● **EXTRAIT SOURCE**:
Le défi de la divisibilité monétaire, Bitcoin et la Pizza
Si la quantité de monnaie n’augmente pas, il reste malgré tout un défi de taille à relever : celui de la divisibilité de l’unité monétaire.
Comme nous l’avons vu dans un précédent article, la monnaie doit être un bien rare, à l’image des biens dont elle sert à traduire la valeur pour les agents économiques. C’est en effet le seul moyen pour le marché de calculer des prix libres qui reflètent la véritable disponibilité du capital dans la société. Nous avons également vu que la quantité totale de monnaie dans une économie n’a aucune importance, les individus s'organisent naturellement autour de cette variable en fixant entre eux, spontanément, un “prix de la monnaie". Ainsi, en théorie, une quantité fixe de monnaie ne pose ainsi pas de problème. En théorie.

● **CONSIGNE**:
Répondez aux questions suivantes à partir du texte sur la divisibilité monétaire.
1. Quel défi reste à relever si la quantité de monnaie n'augmente pas ?
2. Quel type de bien la monnaie doit-elle être ?
3. Que fixent spontanément les individus entre eux pour s'organiser autour de la quantité totale de monnaie ?

● **DONNÉES EXTRAITES**:

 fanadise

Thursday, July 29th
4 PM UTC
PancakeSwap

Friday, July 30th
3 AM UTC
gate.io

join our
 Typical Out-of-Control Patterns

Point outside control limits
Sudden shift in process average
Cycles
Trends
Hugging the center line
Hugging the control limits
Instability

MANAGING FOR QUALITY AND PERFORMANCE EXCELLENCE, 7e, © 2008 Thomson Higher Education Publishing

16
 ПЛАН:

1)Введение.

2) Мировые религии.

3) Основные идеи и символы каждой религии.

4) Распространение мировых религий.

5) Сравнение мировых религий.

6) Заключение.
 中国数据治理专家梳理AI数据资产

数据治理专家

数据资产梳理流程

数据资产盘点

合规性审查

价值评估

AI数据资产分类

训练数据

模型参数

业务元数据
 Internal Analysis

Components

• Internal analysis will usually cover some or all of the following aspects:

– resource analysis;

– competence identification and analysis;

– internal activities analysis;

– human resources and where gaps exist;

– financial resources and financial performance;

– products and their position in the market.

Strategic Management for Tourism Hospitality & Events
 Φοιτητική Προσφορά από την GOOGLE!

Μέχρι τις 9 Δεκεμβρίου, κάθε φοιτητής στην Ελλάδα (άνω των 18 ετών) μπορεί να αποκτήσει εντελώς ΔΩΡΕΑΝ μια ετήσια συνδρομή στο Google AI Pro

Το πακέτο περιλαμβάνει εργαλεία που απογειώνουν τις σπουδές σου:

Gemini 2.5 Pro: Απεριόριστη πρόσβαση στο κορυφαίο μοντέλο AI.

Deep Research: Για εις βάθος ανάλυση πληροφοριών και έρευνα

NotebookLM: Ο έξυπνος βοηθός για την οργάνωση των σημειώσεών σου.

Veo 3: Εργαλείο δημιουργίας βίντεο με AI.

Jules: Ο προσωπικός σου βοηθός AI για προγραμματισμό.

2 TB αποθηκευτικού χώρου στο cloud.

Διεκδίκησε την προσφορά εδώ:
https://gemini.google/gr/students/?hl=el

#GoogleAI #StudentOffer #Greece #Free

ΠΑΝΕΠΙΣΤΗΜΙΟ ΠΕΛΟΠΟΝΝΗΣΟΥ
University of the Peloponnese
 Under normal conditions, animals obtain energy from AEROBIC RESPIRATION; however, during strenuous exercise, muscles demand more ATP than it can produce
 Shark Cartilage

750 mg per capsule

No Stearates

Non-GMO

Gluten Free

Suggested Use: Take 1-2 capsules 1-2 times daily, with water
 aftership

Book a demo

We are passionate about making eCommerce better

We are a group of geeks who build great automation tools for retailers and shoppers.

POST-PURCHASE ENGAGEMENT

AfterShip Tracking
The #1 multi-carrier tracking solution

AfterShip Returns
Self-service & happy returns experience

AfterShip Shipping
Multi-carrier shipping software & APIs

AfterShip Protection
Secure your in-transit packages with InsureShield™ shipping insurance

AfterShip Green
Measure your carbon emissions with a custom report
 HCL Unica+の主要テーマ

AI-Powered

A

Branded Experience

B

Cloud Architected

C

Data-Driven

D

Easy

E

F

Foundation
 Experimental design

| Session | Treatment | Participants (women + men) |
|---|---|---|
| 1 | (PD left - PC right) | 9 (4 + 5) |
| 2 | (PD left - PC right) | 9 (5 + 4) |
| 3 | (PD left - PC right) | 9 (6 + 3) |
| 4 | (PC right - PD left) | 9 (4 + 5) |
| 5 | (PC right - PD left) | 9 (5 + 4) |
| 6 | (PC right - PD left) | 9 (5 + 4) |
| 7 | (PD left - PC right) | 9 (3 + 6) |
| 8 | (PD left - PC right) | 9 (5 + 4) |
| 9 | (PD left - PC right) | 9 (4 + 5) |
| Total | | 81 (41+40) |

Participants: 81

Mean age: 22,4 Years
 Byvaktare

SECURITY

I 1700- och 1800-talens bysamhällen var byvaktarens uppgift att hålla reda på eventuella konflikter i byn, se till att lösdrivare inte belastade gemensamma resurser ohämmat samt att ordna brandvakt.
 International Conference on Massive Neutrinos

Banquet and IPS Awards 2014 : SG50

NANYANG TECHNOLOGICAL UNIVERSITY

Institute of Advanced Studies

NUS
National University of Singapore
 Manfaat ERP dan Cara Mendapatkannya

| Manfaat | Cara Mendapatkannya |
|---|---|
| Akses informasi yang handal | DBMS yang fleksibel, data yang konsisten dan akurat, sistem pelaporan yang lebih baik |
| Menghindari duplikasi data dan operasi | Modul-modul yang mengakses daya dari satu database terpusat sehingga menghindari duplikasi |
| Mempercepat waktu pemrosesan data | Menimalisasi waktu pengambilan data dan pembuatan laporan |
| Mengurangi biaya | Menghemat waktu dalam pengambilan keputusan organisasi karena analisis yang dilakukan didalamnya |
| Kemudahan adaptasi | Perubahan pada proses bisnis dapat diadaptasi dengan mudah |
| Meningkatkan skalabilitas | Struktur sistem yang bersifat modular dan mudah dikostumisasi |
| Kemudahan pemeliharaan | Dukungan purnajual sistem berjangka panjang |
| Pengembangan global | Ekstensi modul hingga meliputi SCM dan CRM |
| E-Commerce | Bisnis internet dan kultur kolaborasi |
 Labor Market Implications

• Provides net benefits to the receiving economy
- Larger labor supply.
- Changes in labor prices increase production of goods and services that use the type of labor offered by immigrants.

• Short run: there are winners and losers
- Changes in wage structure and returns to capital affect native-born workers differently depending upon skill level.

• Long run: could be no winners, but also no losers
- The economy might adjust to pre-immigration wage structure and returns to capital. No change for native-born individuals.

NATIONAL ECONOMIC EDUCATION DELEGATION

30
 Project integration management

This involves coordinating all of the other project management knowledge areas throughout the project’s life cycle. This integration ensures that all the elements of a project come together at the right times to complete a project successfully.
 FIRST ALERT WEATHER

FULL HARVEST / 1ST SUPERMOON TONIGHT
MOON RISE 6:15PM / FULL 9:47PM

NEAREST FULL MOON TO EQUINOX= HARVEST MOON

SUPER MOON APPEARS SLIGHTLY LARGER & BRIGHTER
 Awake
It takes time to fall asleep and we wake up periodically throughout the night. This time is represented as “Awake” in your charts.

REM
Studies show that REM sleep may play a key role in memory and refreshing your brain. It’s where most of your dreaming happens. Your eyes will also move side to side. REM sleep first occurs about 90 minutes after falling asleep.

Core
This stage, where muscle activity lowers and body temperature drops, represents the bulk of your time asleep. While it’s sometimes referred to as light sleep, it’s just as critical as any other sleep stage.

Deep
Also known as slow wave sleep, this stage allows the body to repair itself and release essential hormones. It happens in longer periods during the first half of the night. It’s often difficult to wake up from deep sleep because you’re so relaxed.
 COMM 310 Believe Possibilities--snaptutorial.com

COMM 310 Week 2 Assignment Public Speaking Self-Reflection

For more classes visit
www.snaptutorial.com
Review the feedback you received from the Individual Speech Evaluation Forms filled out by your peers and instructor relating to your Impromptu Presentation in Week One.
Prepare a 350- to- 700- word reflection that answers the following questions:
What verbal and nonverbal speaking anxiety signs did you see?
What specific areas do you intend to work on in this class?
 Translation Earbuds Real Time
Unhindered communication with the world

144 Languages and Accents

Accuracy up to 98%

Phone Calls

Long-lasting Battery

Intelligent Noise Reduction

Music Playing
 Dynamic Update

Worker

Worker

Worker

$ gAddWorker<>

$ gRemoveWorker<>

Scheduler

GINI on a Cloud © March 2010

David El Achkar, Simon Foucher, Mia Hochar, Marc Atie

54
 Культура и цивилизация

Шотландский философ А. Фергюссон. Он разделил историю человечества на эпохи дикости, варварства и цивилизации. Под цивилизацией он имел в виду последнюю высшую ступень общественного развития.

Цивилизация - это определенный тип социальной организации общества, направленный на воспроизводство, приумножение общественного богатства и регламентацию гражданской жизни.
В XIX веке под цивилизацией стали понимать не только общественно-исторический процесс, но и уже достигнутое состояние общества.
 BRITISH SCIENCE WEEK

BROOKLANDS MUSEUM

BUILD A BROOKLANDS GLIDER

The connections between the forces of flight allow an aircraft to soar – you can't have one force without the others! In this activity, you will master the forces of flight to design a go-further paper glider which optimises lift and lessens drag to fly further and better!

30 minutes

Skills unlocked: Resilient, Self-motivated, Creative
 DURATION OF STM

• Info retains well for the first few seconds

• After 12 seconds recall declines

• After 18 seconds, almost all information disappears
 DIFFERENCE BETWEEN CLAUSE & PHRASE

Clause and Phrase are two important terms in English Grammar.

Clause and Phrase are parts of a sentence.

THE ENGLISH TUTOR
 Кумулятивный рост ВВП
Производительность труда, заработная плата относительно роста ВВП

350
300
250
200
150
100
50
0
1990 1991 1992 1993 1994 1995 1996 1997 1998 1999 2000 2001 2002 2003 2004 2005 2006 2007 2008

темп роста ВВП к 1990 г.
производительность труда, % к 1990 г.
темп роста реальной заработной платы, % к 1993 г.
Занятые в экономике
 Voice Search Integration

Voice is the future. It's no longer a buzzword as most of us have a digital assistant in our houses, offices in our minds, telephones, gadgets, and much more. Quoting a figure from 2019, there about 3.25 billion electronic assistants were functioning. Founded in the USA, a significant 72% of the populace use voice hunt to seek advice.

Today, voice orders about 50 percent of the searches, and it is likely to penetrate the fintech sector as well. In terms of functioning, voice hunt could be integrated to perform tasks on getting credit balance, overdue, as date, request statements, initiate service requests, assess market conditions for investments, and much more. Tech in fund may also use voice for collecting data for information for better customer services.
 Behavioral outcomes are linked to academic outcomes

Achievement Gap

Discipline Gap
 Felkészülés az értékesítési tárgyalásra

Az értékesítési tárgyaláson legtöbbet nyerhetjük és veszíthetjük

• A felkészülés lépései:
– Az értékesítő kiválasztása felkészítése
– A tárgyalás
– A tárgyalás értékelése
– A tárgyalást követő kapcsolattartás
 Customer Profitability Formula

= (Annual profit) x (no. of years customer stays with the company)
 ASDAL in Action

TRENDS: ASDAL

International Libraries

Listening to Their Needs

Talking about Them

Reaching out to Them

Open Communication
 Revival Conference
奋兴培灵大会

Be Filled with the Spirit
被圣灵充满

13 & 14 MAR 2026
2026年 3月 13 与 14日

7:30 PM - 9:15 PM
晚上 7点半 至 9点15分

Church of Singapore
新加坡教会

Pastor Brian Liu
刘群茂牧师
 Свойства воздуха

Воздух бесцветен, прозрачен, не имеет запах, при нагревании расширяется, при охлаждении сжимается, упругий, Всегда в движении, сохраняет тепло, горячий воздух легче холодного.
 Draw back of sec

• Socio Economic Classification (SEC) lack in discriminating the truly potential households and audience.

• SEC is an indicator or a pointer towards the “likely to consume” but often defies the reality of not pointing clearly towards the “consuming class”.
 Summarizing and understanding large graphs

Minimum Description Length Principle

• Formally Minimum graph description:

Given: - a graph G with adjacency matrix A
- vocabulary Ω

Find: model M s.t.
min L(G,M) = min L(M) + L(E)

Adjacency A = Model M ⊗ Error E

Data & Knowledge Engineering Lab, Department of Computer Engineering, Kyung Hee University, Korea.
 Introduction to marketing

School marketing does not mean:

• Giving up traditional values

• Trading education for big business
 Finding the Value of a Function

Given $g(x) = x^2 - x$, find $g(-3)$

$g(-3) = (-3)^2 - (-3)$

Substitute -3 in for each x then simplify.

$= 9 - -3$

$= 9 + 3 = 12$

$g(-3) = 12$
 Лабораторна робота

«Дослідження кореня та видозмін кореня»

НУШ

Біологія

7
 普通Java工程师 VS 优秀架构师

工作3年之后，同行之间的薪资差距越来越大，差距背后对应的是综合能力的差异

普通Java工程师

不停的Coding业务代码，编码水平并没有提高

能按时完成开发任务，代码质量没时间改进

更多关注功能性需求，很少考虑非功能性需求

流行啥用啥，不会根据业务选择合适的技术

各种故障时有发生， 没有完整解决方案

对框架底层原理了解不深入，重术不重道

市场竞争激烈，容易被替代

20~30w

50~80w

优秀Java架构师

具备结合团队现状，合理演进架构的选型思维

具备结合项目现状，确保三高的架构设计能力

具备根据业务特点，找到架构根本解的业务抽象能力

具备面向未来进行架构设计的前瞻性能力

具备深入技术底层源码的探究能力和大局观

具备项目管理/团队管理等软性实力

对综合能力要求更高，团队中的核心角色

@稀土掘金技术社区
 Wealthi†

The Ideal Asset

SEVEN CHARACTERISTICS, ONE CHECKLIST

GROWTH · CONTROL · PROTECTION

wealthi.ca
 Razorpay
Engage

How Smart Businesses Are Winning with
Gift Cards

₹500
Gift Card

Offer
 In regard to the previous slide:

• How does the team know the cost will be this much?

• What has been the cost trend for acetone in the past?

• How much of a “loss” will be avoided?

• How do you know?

● **CORRIGÉ**:
1. Celui de la divisibilité de l'unité monétaire.
2. Un bien rare.
3. Un « prix de la monnaie ».